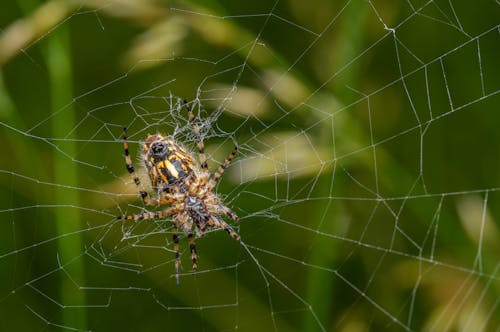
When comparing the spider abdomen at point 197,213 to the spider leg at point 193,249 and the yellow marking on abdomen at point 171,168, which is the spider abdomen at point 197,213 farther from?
the yellow marking on abdomen at point 171,168

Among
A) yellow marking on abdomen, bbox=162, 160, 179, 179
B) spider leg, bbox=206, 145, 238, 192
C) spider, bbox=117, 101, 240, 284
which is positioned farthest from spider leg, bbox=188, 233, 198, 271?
yellow marking on abdomen, bbox=162, 160, 179, 179

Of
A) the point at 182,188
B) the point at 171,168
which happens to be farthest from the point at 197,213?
the point at 171,168

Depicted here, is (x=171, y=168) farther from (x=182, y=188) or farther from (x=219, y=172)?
(x=219, y=172)

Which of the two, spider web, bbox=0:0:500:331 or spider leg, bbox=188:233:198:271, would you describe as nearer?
spider web, bbox=0:0:500:331

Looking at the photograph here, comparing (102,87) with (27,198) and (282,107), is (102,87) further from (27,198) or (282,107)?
(282,107)

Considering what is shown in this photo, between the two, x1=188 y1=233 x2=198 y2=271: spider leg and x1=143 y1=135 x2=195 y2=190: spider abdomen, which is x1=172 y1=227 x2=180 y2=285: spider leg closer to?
x1=188 y1=233 x2=198 y2=271: spider leg
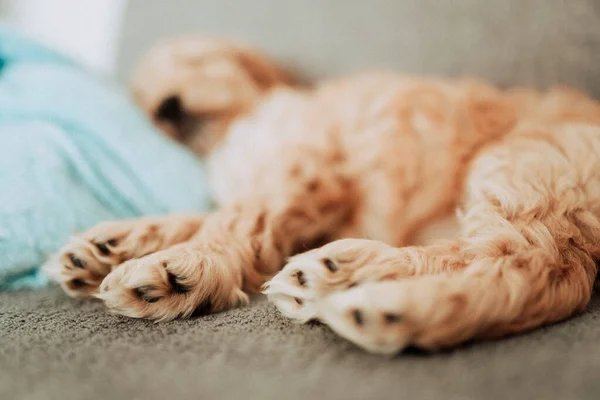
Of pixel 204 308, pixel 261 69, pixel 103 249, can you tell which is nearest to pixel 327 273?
pixel 204 308

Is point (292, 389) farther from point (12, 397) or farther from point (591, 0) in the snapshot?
point (591, 0)

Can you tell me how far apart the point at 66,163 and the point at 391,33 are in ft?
2.97

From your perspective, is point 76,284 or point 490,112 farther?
point 490,112

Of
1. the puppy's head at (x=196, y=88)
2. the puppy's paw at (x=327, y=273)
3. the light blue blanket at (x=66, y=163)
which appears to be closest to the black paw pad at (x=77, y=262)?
the light blue blanket at (x=66, y=163)

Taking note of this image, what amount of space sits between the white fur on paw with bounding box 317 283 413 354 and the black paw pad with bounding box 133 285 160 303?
11.9 inches

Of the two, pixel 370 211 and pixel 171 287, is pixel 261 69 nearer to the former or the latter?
pixel 370 211

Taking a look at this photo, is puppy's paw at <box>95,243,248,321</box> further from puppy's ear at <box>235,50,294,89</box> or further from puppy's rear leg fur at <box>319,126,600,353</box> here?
puppy's ear at <box>235,50,294,89</box>

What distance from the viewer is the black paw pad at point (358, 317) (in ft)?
2.02

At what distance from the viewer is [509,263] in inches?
29.4

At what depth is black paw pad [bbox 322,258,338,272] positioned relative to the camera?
2.43 ft

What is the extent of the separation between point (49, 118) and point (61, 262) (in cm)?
47

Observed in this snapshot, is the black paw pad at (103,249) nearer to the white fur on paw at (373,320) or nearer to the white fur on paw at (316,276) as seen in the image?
the white fur on paw at (316,276)

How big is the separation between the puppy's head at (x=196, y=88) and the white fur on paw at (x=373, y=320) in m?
0.97

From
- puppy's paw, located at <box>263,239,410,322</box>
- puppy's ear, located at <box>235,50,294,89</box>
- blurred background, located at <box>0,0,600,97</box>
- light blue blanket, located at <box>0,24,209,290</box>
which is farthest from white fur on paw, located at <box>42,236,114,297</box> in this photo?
blurred background, located at <box>0,0,600,97</box>
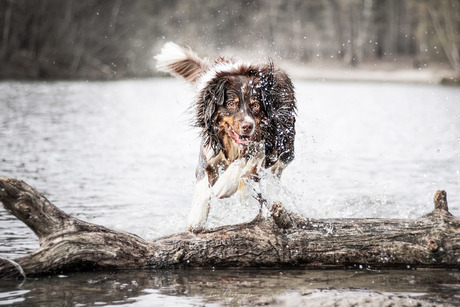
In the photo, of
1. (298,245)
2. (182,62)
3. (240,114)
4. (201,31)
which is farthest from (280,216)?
(201,31)

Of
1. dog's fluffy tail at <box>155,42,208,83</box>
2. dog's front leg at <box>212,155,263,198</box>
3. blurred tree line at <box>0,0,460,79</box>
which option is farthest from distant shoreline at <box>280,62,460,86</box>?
dog's front leg at <box>212,155,263,198</box>

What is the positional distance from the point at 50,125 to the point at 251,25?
28.4 m

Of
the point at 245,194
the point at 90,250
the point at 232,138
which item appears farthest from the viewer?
the point at 245,194

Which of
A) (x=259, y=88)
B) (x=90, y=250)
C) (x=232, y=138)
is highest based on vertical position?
(x=259, y=88)

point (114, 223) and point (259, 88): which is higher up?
point (259, 88)

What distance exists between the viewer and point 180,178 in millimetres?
9516

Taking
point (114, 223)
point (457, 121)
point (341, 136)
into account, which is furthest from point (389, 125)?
point (114, 223)

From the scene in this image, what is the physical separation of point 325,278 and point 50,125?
13.0 meters

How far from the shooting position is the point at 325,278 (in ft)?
14.9

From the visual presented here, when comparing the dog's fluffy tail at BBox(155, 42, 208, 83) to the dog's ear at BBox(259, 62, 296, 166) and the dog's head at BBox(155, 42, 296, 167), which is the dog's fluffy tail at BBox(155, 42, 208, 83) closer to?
the dog's head at BBox(155, 42, 296, 167)

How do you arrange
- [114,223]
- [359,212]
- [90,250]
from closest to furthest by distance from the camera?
[90,250], [114,223], [359,212]

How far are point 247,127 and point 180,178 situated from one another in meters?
4.46

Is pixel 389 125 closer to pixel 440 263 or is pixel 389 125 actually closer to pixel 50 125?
pixel 50 125

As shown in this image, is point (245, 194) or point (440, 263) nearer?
point (440, 263)
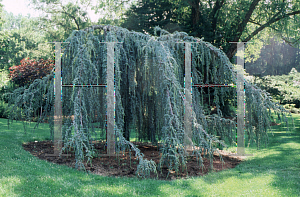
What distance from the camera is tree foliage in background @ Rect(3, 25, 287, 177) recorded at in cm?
358

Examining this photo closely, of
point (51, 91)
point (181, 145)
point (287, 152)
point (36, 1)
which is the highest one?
point (36, 1)

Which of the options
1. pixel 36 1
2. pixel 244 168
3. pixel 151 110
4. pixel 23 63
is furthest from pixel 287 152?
pixel 36 1

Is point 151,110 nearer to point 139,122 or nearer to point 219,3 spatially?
point 139,122

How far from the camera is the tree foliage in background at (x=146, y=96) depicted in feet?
11.8

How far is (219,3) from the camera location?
10242 mm

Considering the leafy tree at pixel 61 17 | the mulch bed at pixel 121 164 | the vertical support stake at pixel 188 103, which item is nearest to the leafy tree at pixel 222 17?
the leafy tree at pixel 61 17

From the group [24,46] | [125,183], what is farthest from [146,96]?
[24,46]

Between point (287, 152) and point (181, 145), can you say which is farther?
point (287, 152)

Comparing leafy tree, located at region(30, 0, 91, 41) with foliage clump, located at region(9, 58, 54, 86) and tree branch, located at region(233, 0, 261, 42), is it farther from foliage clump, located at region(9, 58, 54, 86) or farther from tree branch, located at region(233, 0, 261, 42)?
tree branch, located at region(233, 0, 261, 42)

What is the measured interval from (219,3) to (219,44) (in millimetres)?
1780

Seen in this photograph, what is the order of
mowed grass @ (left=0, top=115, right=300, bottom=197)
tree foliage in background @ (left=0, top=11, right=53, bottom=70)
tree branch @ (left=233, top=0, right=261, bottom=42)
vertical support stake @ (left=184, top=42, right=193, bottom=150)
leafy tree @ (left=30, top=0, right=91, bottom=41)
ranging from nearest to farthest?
mowed grass @ (left=0, top=115, right=300, bottom=197) → vertical support stake @ (left=184, top=42, right=193, bottom=150) → tree branch @ (left=233, top=0, right=261, bottom=42) → leafy tree @ (left=30, top=0, right=91, bottom=41) → tree foliage in background @ (left=0, top=11, right=53, bottom=70)

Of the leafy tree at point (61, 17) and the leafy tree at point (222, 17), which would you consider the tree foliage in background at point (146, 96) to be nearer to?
the leafy tree at point (222, 17)

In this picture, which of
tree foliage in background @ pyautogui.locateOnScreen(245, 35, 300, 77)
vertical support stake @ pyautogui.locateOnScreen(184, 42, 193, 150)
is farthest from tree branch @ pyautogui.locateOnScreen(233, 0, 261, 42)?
tree foliage in background @ pyautogui.locateOnScreen(245, 35, 300, 77)

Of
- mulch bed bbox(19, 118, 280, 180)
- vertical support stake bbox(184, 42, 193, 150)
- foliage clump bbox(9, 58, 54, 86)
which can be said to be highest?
foliage clump bbox(9, 58, 54, 86)
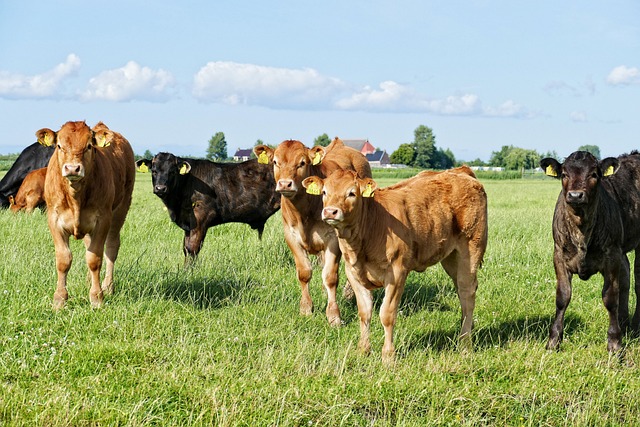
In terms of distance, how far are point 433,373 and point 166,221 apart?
10840 millimetres

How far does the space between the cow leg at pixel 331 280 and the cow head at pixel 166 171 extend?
4.03 metres

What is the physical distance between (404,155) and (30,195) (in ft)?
360

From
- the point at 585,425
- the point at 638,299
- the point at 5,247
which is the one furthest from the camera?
the point at 5,247

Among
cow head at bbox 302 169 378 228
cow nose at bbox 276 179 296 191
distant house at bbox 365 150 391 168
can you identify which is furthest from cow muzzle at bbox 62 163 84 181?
distant house at bbox 365 150 391 168

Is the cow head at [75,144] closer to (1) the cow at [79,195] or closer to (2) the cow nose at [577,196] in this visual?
(1) the cow at [79,195]

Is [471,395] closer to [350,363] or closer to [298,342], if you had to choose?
[350,363]

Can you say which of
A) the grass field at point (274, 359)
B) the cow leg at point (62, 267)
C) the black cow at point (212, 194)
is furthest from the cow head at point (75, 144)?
the black cow at point (212, 194)

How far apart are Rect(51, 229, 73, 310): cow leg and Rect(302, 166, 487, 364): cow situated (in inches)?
112

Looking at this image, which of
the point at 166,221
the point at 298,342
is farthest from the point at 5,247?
the point at 298,342

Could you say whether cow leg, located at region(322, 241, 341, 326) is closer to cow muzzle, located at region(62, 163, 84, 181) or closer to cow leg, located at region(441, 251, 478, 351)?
cow leg, located at region(441, 251, 478, 351)

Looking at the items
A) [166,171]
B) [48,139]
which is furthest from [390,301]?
[166,171]

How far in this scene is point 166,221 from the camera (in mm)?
16109

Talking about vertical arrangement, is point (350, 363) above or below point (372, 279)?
below

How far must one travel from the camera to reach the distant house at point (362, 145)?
133 m
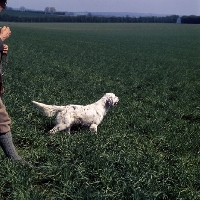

## Written exercise
Report every line of the records above that contains the word "black", matching case exactly.

## Full solution
which appears to be closest to the black paw pad at (x=77, y=262)?
Taking note of this image, what amount of space sits between the white fur on paw with bounding box 317 283 413 354 and the black paw pad with bounding box 133 285 160 303?
What distance from the viewer is the black paw pad at point (358, 317) (in ft)?
At what depth is black paw pad [bbox 322,258,338,272] positioned relative to the camera?
Observed in this snapshot, is the black paw pad at (103,249) nearer to the white fur on paw at (373,320) or nearer to the white fur on paw at (316,276) as seen in the image?
C) the black cow at point (212, 194)
the black cow at point (212, 194)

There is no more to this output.